Проведенное Лютером исследование, выявившее подложность папских документов, как ему самому, так и гуманистам представлялось равноценным работе Лоренсо Баллы, который продемонстрировал, что "Жертвование Константина" является подделкой. Как гуманисты, так и реформаторы обрушились на индульгенции, хотя и из различных побуждений. То, что одни называли богохульством, другие высмеивали как глупое суеверие.
Наибольшая близость между этими двумя движениями появлялась, как только человек Возрождения терял уверенность в себе, одолеваемый раздумьями о том, не мешает ли его доблестным подвигам богиня Фортуна и не предопределена ли его судьба звездами. Это была некогда вставшая перед Лютером проблема Бога капризного и Бога враждебного. Столкнувшись с этой тайной и не имея собственных глубоких религиозных убеждений, человек Ренессанса склонен был обретать успокоение в оглушающих иррациональностях Лютера, нежели в окруженном почтением авторитете Церкви.
Но и здесь все было неоднозначно. Многие из прежних поклонников Лютера, вроде Пиркгеймера, покинули его, примирившись с Римом. Три примера наглядно демонстрируют различие жизненных путей, избиравшихся людьми: Эразм от безраздельной поддержки Лютера перешел к раздражительной критике; Меланхтон стал ближайшим и наиболее преданным из его сторонников; Дюрер мог бы стать художником Реформации, если бы не умер вскоре после своего духовного кризиса.
В силу своих глубоких христианских убеждений Эразм был ближе к Лютеру, чем любая иная фигура Ренессанса. Основная часть его литературных трудов связана не с античной классикой, но с Новым Заветом и трудами отцов Церкви. Подобно Лютеру, он мечтал пробудить христианское сознание в Европе распространением Священного Писания. Ради достижения этой цели Эразм первым подготовил к изданию Новый Завет в греческом оригинале. В 1516 году во Фробенской типографии началось печатание прекрасно оформленного фолианта, напоминавшего своим видом греческие рукописи. Текст сопровождался подстрочным переводом и разъяснениями. Эта книга попала в Виттенберг в то время, когда Лютер читал лекции по девятой главе Послания к Римлянам, и стала впоследствии одним из его основных рабочих инструментов. Из подстрочного перевода Лютер узнал о неточности перевода Вульгаты, в котором слово "каяться" переводилось как "совершать покаяние". В течение всей своей жизни Эразм продолжал совершенствовать способы библейского исследования. Лютер высоко ценил его труды. В 1519 году в своих лекциях о Послании к Галатам Лютер прямо заявил, что был бы более счастлив, имей он возможность дождаться комментария из-под пера Эразма. Первое письмо Лютера к Эразму было хвалебно-подобострастным. Он так обращался к вождю гуманистов: "Наш восторг и надежда. Кто не черпал познания от него?" В 1517-1519 годах Лютер проникся такой любовью к гуманистам, что даже принял их обыкновение эллинизировать национальные имена. Себя он называл Элеутериусом, "человеком свободным".

Изучите материал
- a) В каком году во Фробенской типографии началось печатание Нового Завета на греческом, если верить отрывку о Лютере и Эразме?
- b) Продолжите отрывок о Лютере и Эразме, начав сразу после его последнего предложения.

Представленные данные
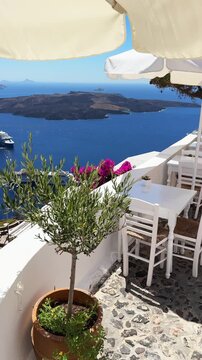 Santorini island, Greece. Traditional greek cafe on the terrace with sea view. Blue sea and the blue sky at sunny day. Travel and summer vacation concept. Vertical video
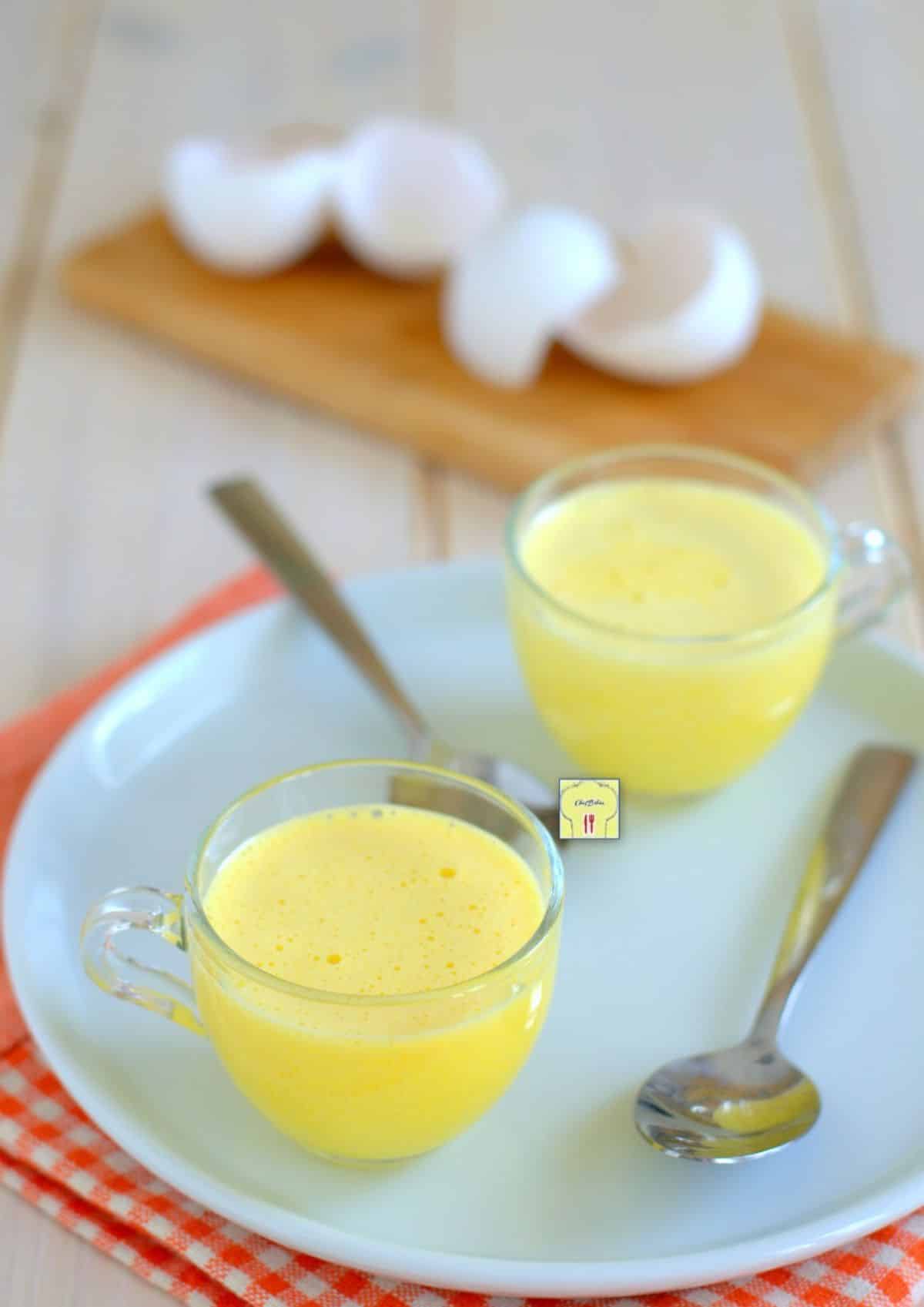 Fresh uovo sbattuto dessert in two glass cups on a blue plate with two spoons.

Ожидаемые ответы
- a) В 1516 году.

- b)
Лютера и Эразма действительно объединяло много общего. Оба утверждали, что современная им Церковь впала в сурово осужденное апостолом Павлом иудаистическое законничество. По словам Эразма, теперь суть христианства заключалась не в том, чтобы любить ближнего своего, но в воздержании от масла и сыра в великий пост. Что есть паломничества, настаивал он, как не внешние подвиги, совершаемые зачастую ценой пренебрежения своими семейными обязанностями? Какое благо несут индульгенции людям, не желающим изменять пути свои? Приносимые по обету щедрые пожертвования, которые украшают гробницу св. Фомы в Кентербери, лучше было бы направить на столь ценимую святыми благотворительность. Никогда не пытавшиеся подражать своей жизнью примеру св. Франциска желают умереть в его сутане. Эразм презрительно отзывался о тех, кто для изгнания бесов полагался на облачение, неспособное убить даже вошь.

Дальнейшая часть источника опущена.